Le vene dilatate si presentano come una massa e si possono palpare all’interno della borsa scrotale, anche se tale patologia è quasi sempre asintomatica. Nei casi in cui si presenta il dolore si avverte più come fastidio o come un peso e tali sensazioni si presentano per lo più quando si pratica attività sportiva. Talvolta possono presentarsi fitte o crampi che scompaiono in modo spontaneo, in altri casi il dolore persiste, rendendo a volte necessaria un’operazione al varicocele.

I tre gradi del varicocele

L’intervento del medico che esegue una visita andrologica è fondamentale per definire il grado della patologia. Nella fase antecedente all’evidenza clinica il varicocele si presenta come una macchia bluastra nella parte alta dello scroto.

  • Nel primo grado è palpabile solo con la manovra di Valsalva
  • Nel secondo grado è palpabile il reflusso (aumenta con la manovra di Valsava).
  • Il varicocele di terzo grado è palpabile ed evidente anche a riposo.

Un’ecografia dell’addome, della pelvi e dei testicoli è utile a misurare le dimensioni del varicocele. In sede di ecografia si esegue anche un eco-colordoppler utile a capire la velocità dei flussi venosi sia durante le manovre che a riposo. Prima di una operazione al varicocele però devono sempre essere eseguiti il grado clinico e il grado ecografico.

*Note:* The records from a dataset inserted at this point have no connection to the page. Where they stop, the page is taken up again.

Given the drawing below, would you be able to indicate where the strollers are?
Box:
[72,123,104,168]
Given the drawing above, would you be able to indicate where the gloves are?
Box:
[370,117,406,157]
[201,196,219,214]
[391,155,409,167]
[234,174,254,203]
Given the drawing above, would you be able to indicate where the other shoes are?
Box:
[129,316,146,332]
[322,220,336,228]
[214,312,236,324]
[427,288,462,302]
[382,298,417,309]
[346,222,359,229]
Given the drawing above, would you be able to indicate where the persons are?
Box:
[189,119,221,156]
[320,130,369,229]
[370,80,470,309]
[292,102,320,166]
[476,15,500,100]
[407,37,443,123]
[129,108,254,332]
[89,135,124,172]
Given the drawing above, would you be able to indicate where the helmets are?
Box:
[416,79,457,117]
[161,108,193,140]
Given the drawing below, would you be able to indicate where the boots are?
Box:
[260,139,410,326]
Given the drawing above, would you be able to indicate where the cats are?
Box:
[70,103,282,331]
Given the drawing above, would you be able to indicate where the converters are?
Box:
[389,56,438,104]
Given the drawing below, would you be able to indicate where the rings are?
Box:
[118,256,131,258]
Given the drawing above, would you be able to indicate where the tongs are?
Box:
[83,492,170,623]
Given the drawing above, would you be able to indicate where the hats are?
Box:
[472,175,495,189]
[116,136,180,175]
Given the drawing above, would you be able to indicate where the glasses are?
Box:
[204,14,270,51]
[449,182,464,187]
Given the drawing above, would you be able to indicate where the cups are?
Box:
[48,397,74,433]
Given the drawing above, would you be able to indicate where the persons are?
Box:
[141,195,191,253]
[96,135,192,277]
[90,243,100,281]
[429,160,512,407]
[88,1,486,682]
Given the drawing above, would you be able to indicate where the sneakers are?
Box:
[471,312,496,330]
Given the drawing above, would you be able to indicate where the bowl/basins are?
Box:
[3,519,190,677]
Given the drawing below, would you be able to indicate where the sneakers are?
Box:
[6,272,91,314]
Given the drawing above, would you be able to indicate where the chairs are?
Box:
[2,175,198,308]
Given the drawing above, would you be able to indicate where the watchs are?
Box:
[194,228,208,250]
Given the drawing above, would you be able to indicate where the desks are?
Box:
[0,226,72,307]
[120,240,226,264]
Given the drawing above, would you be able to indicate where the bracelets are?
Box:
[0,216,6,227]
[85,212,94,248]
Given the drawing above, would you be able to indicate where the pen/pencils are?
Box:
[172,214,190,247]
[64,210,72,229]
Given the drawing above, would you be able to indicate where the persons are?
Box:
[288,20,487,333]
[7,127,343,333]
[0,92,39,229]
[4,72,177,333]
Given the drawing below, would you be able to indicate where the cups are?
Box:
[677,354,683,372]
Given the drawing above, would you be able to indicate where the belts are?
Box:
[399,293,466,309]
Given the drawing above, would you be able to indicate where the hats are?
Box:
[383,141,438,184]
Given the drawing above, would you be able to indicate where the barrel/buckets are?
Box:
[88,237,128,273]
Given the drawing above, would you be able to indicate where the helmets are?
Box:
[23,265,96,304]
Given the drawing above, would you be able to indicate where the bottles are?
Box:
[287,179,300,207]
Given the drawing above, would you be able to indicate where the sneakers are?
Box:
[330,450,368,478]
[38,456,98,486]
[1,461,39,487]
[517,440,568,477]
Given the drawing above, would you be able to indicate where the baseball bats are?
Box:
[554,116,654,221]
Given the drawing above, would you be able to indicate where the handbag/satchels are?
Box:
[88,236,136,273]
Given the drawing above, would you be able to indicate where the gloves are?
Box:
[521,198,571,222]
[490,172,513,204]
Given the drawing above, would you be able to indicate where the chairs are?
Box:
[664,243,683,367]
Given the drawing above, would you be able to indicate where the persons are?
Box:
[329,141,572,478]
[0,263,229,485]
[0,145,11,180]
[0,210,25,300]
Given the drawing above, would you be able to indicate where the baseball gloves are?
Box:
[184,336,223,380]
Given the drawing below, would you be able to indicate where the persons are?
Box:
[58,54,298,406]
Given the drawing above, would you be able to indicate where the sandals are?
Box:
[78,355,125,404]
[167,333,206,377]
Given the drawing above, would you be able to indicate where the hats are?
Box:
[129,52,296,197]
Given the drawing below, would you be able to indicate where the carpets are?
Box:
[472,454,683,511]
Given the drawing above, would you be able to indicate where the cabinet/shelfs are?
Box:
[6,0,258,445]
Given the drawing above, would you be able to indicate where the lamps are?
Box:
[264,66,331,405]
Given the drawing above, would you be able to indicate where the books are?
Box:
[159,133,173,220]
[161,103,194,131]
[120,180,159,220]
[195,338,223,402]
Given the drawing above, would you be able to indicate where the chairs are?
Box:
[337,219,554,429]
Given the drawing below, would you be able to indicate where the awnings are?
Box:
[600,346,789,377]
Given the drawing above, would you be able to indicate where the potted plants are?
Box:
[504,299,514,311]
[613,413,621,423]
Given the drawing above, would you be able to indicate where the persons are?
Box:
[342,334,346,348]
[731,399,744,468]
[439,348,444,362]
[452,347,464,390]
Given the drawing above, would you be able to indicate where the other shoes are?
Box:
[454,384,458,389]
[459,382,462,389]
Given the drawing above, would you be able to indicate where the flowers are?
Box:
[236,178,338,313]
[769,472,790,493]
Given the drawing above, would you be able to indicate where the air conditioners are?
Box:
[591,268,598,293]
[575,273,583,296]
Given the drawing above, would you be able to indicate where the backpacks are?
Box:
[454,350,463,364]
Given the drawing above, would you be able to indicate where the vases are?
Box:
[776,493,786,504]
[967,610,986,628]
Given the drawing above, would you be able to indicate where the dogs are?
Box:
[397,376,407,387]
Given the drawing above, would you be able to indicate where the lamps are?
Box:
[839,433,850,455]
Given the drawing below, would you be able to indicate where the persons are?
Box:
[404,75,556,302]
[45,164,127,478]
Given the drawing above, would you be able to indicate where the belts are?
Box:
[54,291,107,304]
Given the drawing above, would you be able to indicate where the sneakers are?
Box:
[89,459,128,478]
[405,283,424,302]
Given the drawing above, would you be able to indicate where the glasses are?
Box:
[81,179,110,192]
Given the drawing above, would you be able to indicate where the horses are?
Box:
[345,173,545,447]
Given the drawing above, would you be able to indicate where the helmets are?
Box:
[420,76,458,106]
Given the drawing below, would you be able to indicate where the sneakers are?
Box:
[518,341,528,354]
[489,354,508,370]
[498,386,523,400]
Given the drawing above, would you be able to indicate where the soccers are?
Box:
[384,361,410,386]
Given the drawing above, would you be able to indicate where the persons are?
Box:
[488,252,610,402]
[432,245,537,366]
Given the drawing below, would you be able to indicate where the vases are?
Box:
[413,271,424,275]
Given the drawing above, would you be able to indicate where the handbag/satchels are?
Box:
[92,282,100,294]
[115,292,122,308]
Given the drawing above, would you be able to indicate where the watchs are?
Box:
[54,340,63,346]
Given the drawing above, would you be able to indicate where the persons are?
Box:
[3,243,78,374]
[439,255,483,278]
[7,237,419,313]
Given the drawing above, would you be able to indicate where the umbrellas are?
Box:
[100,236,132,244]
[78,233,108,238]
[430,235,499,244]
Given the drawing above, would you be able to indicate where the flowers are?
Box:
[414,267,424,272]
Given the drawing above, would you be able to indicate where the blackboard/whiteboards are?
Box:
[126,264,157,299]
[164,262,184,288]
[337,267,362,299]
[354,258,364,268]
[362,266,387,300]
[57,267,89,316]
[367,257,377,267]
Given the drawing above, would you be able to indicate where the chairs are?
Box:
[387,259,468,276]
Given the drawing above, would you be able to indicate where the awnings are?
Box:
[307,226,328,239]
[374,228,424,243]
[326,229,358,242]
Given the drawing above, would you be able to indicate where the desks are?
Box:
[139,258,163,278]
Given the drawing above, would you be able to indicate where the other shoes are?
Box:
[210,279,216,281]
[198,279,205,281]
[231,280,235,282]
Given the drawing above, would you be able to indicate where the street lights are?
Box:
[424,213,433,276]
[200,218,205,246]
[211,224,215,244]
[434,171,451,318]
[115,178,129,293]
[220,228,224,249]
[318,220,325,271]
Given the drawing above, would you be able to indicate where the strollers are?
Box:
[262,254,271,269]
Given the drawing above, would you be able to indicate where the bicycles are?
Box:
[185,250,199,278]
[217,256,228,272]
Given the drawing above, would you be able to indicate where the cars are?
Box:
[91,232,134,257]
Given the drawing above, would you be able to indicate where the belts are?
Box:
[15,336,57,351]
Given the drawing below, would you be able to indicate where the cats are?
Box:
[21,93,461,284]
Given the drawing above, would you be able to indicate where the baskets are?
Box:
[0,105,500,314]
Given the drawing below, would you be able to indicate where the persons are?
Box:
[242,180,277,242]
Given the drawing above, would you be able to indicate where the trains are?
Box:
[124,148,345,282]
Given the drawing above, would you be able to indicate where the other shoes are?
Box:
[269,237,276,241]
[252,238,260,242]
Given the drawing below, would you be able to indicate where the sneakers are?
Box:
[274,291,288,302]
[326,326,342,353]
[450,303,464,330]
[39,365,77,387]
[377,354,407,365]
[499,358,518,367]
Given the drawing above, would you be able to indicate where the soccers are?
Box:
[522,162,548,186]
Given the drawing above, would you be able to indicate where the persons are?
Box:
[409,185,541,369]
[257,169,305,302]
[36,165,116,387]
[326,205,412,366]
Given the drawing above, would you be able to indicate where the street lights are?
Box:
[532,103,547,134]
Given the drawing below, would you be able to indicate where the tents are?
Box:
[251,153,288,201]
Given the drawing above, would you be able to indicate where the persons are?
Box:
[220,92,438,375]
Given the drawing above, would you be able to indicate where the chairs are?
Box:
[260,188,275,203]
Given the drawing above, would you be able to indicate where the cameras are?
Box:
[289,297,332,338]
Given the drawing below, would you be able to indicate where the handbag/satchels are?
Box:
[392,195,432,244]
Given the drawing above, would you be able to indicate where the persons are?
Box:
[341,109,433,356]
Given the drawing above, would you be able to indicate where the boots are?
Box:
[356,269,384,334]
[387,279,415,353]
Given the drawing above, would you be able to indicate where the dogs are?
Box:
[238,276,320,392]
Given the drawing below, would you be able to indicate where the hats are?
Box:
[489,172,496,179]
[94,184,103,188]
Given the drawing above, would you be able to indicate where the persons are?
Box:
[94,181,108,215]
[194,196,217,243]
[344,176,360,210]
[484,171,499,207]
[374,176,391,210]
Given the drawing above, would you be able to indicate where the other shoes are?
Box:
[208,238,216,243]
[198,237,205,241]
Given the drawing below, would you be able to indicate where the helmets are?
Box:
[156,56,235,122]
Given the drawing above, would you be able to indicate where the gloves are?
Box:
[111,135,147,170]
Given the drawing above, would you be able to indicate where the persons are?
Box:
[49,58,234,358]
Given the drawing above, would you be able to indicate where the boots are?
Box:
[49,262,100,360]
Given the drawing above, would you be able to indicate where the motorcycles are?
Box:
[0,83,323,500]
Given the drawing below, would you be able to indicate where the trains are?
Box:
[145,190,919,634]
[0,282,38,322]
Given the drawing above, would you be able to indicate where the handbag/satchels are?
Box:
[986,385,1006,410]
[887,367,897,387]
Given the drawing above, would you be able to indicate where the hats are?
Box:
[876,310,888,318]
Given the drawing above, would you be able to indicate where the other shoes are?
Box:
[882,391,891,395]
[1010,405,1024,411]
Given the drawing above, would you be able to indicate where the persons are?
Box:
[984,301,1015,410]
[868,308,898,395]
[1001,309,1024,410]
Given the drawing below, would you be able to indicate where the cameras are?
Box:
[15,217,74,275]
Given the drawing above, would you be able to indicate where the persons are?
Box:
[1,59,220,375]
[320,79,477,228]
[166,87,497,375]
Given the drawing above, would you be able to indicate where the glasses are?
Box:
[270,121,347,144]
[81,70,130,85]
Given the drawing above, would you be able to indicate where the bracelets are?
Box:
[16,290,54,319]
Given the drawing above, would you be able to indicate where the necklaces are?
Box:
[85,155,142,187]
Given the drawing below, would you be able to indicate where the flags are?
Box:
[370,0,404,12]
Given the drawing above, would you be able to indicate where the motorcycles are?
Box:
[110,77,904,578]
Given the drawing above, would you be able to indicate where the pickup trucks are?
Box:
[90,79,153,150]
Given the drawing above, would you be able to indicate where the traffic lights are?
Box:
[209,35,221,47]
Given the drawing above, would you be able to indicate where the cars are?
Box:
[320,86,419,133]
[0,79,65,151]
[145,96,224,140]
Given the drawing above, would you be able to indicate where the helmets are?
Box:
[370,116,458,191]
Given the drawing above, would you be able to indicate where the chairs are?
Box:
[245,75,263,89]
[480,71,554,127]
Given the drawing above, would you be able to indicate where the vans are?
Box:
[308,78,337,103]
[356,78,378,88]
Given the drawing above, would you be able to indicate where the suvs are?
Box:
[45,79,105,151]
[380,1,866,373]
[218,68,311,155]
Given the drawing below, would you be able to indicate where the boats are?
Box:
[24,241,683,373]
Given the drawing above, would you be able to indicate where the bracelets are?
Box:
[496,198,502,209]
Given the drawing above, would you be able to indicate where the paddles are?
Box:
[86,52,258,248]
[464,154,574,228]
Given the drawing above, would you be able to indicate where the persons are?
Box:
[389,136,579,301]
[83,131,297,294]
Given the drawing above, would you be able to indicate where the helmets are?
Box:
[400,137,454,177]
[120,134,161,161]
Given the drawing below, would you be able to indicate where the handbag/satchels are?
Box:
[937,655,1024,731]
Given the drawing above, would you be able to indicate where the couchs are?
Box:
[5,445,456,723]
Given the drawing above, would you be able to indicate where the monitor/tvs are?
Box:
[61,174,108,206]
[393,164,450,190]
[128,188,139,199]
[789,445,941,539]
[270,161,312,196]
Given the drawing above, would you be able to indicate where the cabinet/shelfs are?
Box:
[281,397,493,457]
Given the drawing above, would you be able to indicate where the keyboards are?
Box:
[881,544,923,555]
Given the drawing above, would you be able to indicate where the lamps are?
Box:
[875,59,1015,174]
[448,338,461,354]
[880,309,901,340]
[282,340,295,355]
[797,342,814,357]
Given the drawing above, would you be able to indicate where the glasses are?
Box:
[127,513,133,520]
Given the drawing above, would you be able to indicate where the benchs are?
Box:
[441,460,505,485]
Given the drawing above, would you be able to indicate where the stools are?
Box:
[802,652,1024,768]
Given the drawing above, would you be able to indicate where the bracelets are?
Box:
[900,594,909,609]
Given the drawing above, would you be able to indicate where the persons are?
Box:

Quando e come si esegue un’operazione di varicocele

Il varicocele è la causa più frequente di subfertilità maschile: la stasi ematica può comportare con il tempo un danno progressivo al parenchima testicolare e un innalzamento della temperatura dei testicoli. Tale danno è misurabile con lo spermiogramma. È comunque possibile che la presenza di varicocele non si accompagni necessariamente a una alterazione della fertilità: in questo caso non va trattato, ma solo monitorato nel tempo.

Scopo di una operazione al varicocele è quello di preservare la fertilità del paziente: consiste infatti nel legare od occludere le radici della vena spermatica al fine di bloccarne il reflusso venoso.

La vena spermatica interna si può occludere con una scleroterapia, cioè una embolizzazione che non ha bisogno di un intervento chirurgico, oppure mediante una operazione di legatura tradizionale.

L’evidenza attuale indica che la legatura microchirurgica subinguinale delle vene spermatiche è il metodo più efficace tra le diverse tecniche di varicocelectomia. La riparazione microchirurgica rappresenta il gold standard per il maggior tasso di successo, il minor numero di complicanze.

In base alle linee guida internazionali, dopo i 35 anni la prognosi dell’intervento cala drasticamente.